> **THE REQUEST**
Please copy out the serverless text starting at "Reduced complexity is" and ending at "abstraction to deal with.", changing "side benefit" to "secondary benefit".

I want to build a Serverless SaaS product that can be deployed into a customer’s own AWS account. But what exactly does it mean to be Serverless? AWS (other cloud providers are available) has over 200 different services. How many of those are serverless?
Like most things, there’s a spectrum. There are varying opinions about where the dividing line is. It’s definitely not serverless if you have to install and patch operating systems on individual servers.
What about a managed service like Amazon MQ? The servers are managed for you. There’s nothing to install or configure. However, you do have to decide how many servers you want and which instance types to use.
At the other end of the scale you have services like S3. There are no decisions to make about numbers or types of instance. The API and console expose nothing related to servers at all. However, we all know there’s a massive fleet of servers somewhere behind the scenes.
For me the best lens to look at this with is cost. Cost is the reason we have multi-tenant architectures in the first place. To make self deployable SaaS work you need true pay as you go costs with no fixed costs when the infrastructure is sitting there doing nothing. The cost model exposes how good the cloud provider’s multi-tenancy system is. If there are dedicated per customer servers somewhere behind the scenes, that will be reflected in the cost.
A truly serverless service will have zero cost when under zero load. If there are dedicated servers, you need a minimum number running at all times waiting for incoming requests. If you care about availability and fault tolerance, the minimum will be more than one.
A truly serverless service will have costs that scale linearly with increasing load. If there are dedicated servers, there will be step changes in cost as the number of instances is scaled up to meet demand.
Reduced complexity is a side benefit driven by the serverless cost model. If costs scale linearly, the implementation is likely to be highly elastic with less messy edge cases to deal with. If there are no dedicated servers, then there are no servers for you to manage and no need to be concerned with instance types and numbers of servers. You have a simpler, higher level abstraction to deal with.

(Scene-based spatial questions)
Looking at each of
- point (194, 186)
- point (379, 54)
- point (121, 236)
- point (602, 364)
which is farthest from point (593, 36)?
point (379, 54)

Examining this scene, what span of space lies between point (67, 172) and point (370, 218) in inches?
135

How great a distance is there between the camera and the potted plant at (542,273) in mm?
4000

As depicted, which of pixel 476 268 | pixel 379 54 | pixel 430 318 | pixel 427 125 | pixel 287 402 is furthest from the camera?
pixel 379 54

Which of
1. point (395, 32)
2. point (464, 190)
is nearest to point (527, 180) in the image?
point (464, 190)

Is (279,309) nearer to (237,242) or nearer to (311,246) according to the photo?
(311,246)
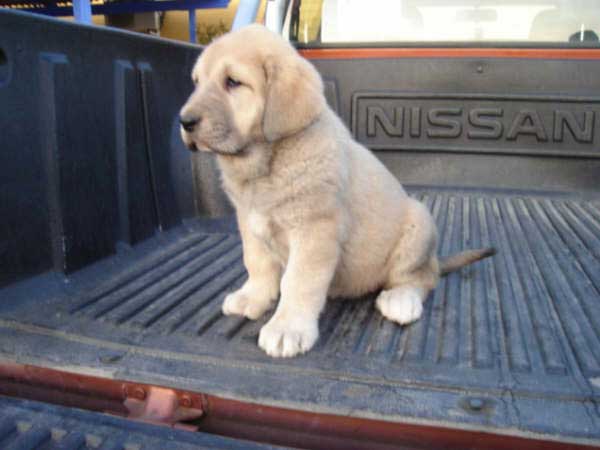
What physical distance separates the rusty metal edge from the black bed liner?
15 centimetres

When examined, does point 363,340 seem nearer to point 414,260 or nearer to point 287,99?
point 414,260

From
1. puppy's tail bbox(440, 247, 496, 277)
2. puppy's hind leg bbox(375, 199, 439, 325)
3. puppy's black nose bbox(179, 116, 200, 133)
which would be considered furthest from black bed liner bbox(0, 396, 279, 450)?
puppy's tail bbox(440, 247, 496, 277)

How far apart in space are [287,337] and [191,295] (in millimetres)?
609

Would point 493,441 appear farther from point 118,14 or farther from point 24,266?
point 118,14

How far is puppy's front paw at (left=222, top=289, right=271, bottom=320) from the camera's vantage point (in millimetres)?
2080

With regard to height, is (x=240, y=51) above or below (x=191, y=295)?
above

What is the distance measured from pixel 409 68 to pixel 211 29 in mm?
12348

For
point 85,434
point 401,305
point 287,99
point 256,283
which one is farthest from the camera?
point 256,283

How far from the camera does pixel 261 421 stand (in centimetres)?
146

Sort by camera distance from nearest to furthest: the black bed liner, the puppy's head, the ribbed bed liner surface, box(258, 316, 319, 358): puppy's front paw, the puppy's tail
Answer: the black bed liner
the ribbed bed liner surface
box(258, 316, 319, 358): puppy's front paw
the puppy's head
the puppy's tail

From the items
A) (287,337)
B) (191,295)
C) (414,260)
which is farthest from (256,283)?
(414,260)

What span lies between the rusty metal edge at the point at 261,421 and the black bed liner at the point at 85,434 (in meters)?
0.15

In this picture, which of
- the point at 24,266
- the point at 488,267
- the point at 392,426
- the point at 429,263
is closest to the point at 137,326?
the point at 24,266

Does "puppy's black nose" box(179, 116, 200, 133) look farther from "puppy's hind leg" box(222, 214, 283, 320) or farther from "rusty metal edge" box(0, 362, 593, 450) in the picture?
"rusty metal edge" box(0, 362, 593, 450)
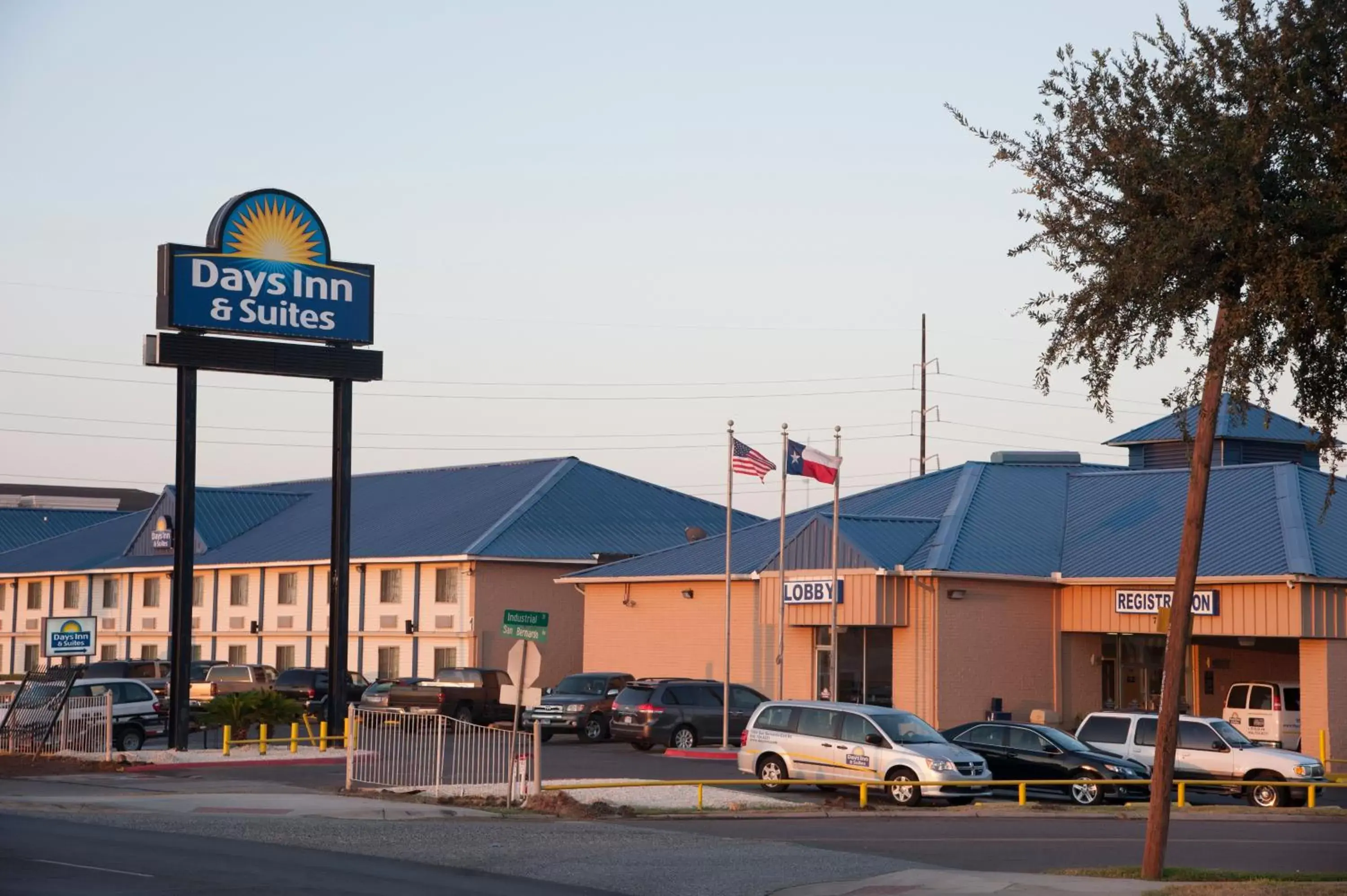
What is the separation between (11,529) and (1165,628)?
6631 cm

> **EXERCISE ANSWER**
Reduced complexity is a secondary benefit driven by the serverless cost model. If costs scale linearly, the implementation is likely to be highly elastic with less messy edge cases to deal with. If there are no dedicated servers, then there are no servers for you to manage and no need to be concerned with instance types and numbers of servers. You have a simpler, higher level abstraction to deal with.